Ela ficou séria por um momento como que absorvendo o que eu tinha dito. Desviou o olhar para o mesmo ponto no altar que eu encarava e, então, emitiu um riso tão sinistro quanto repentino.

— Como poderia exigir algum tipo de perdão depois do que você e o tio Costel fizeram juntos, mamãe?

Eu me senti aturdida ao ouvi-la usar aquele tom de acusação comigo.

Após a trágica morte de Enzo Di Grassi, o meu marido e o pai adotivo de Alexandra, eu havia me dedicado a contar a ela parte da história vivida desde a minha transformação em vampira até a minha luta contra as forças místicas malignas representadas pelos feiticeiros Adon Gorky e Iolanda Columbus. A garota conhecia detalhes sobre a minha jornada pela Europa e América do Sul em busca das pessoas que haviam me jogado em uma câmara mortuária por mais de quarenta anos, e também sobre a minha fuga da Romênia, a fim de escapar do jugo de Dumitri.
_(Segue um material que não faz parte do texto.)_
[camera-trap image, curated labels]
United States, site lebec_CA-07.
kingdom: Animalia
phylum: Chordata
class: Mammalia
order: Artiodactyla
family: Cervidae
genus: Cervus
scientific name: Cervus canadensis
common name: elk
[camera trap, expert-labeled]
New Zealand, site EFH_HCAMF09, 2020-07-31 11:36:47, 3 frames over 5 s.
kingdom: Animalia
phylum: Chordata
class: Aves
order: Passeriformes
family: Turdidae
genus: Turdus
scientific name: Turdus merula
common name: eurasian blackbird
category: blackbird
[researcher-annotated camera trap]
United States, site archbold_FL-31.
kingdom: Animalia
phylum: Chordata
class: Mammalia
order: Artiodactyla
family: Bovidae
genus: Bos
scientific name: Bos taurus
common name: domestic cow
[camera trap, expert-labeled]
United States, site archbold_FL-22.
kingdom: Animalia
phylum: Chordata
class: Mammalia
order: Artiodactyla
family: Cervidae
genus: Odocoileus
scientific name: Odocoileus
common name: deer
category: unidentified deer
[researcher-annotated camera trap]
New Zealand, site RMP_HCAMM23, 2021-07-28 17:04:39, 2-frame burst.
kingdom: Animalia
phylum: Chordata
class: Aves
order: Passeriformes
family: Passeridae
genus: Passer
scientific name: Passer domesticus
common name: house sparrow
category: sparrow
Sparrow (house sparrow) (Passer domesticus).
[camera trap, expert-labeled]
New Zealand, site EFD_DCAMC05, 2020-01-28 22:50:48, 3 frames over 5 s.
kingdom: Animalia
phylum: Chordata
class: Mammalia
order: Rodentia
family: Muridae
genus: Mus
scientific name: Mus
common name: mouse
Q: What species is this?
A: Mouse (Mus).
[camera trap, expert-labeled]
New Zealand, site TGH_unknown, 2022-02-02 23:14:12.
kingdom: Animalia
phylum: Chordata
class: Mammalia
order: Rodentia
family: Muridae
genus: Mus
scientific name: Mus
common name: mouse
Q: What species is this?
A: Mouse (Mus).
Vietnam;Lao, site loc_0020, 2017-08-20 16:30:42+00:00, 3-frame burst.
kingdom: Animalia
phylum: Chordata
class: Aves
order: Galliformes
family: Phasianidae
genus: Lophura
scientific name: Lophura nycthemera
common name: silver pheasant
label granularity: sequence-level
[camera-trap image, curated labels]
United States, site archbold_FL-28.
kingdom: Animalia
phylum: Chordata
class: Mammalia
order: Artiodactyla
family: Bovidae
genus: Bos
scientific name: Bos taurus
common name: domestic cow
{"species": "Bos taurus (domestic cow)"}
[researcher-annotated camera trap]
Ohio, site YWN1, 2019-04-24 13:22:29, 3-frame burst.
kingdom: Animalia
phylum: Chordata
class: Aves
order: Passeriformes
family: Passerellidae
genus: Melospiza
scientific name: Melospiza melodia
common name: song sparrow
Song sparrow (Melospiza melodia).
Apesar disso, um detalhe importante do meu passado tinha sido ocultado dela propositalmente. Algo que me envergonhava profundamente e do qual eu sentia asco ao me lembrar. O meu maior pecado estava prestes a vir à tona e Alex se aproximou de mim para cochichá-lo em meu ouvido dentro da catedral:

— Eu sei sobre o seu segredinho sujo, mamãe. — Ela fez uma pausa para observar a minha expressão de surpresa. — O tio Costel me contou o real motivo pelo qual vocês dois foram expulsos da fazenda do vovô. Eu sei que vocês tiveram um caso amoroso ao longo de vários meses. Sei que você estava grávida quando fugiu da Valáquia e sei que vocês foram proibidos de retornar para casa depois disso. Eu sei de tudo.


[1] A República Federal da Alemanha (RFA), também conhecida como Alemanha Ocidental, era capitalista e declarou-se aos Estados Unidos durante a Guerra Fria.


[2] Iconostásio é uma parede ou tela decorada com ícones sagrados usados ​​​​na tradição cristã ortodoxa e algumas denominações orientais. É uma característica arquitetônica distinta encontrada em igrejas ortodoxas e separa o altar do resto da nave principal da igreja.


[3] Genuflexório é um objeto usado em algumas tradições cristãs como um suporte para ajoelhar-se durante a oração ou adoração.